*** Opening Provided data ***

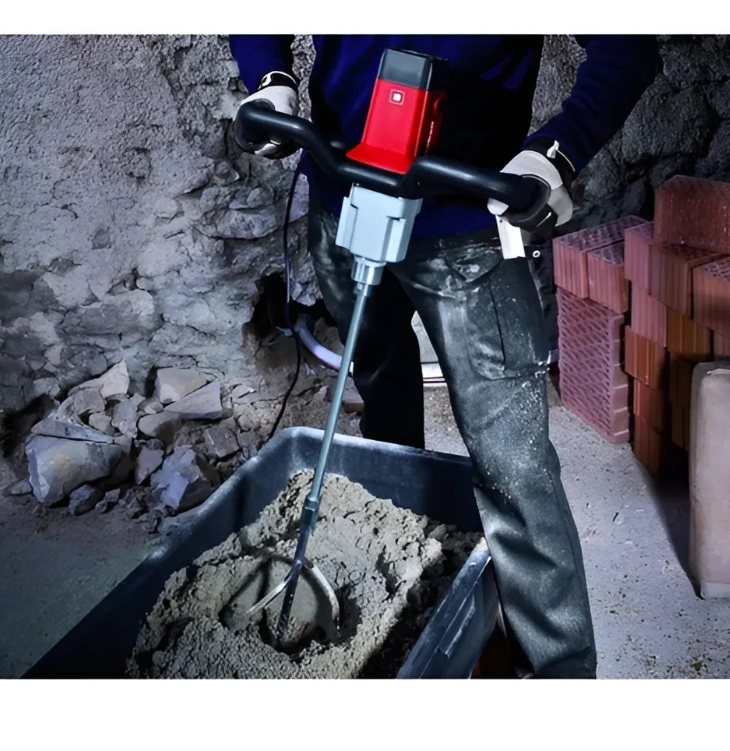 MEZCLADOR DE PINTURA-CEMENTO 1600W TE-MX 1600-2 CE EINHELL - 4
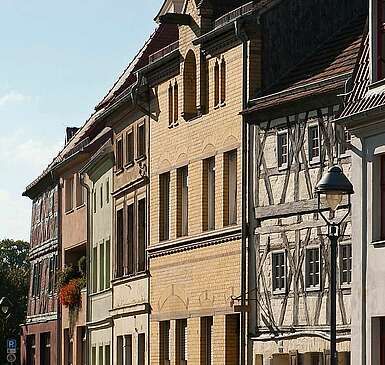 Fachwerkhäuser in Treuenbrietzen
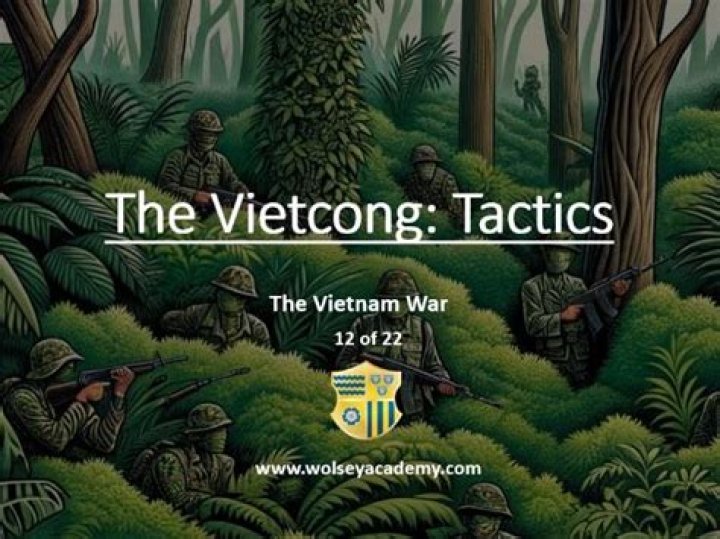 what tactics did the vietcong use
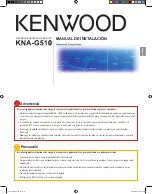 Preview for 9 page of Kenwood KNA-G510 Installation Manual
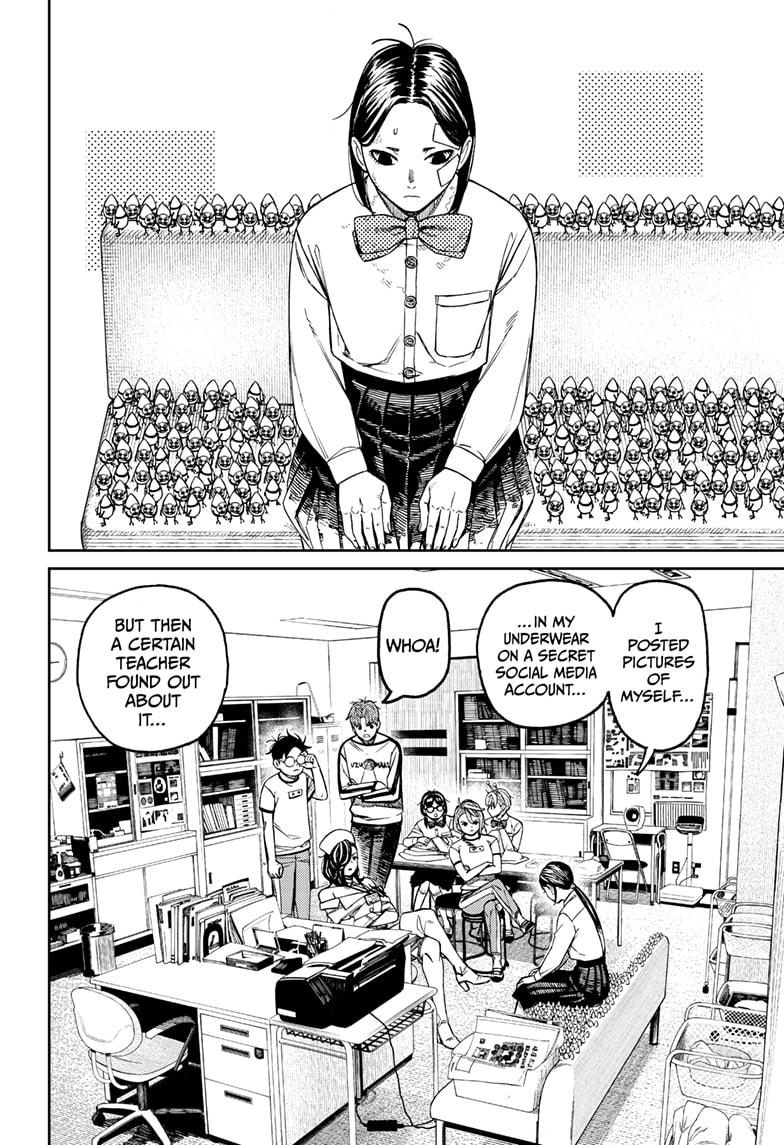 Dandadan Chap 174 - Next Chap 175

*** Closing Provided data ***
*** Opening Provided data ***

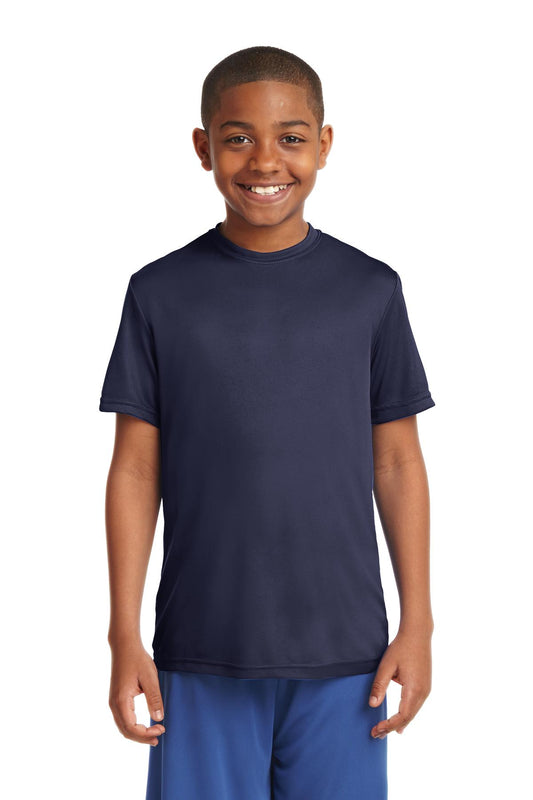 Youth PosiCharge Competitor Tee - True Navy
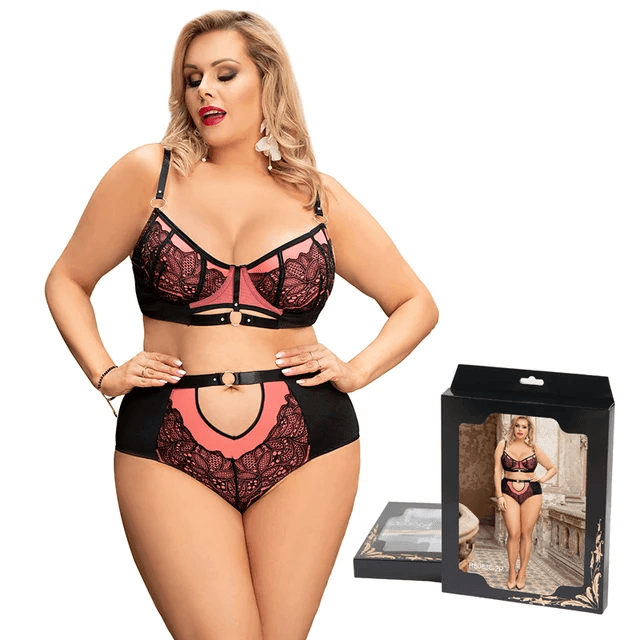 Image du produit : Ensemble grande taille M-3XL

*** Closing Provided data ***
*** Opening Provided data ***

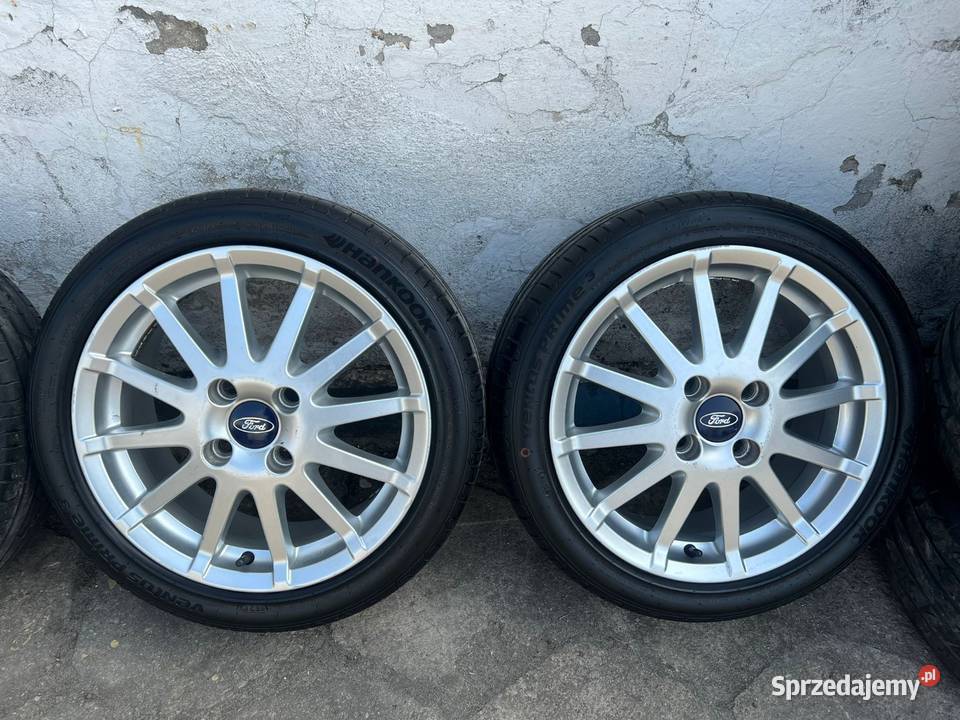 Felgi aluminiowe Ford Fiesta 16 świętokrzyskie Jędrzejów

*** Closing Provided data ***

* _Work instruction_:
Output the entries from the line containing "MEZCLADOR DE PINTURA-CEMENTO" through the line containing "Dandadan Chap 174 - Next Chap 175", both included, copying each line exactly and omitting the pictures.

* _Output of the exercise_:
 MEZCLADOR DE PINTURA-CEMENTO 1600W TE-MX 1600-2 CE EINHELL - 4
 Fachwerkhäuser in Treuenbrietzen
 what tactics did the vietcong use
 Preview for 9 page of Kenwood KNA-G510 Installation Manual
 Dandadan Chap 174 - Next Chap 175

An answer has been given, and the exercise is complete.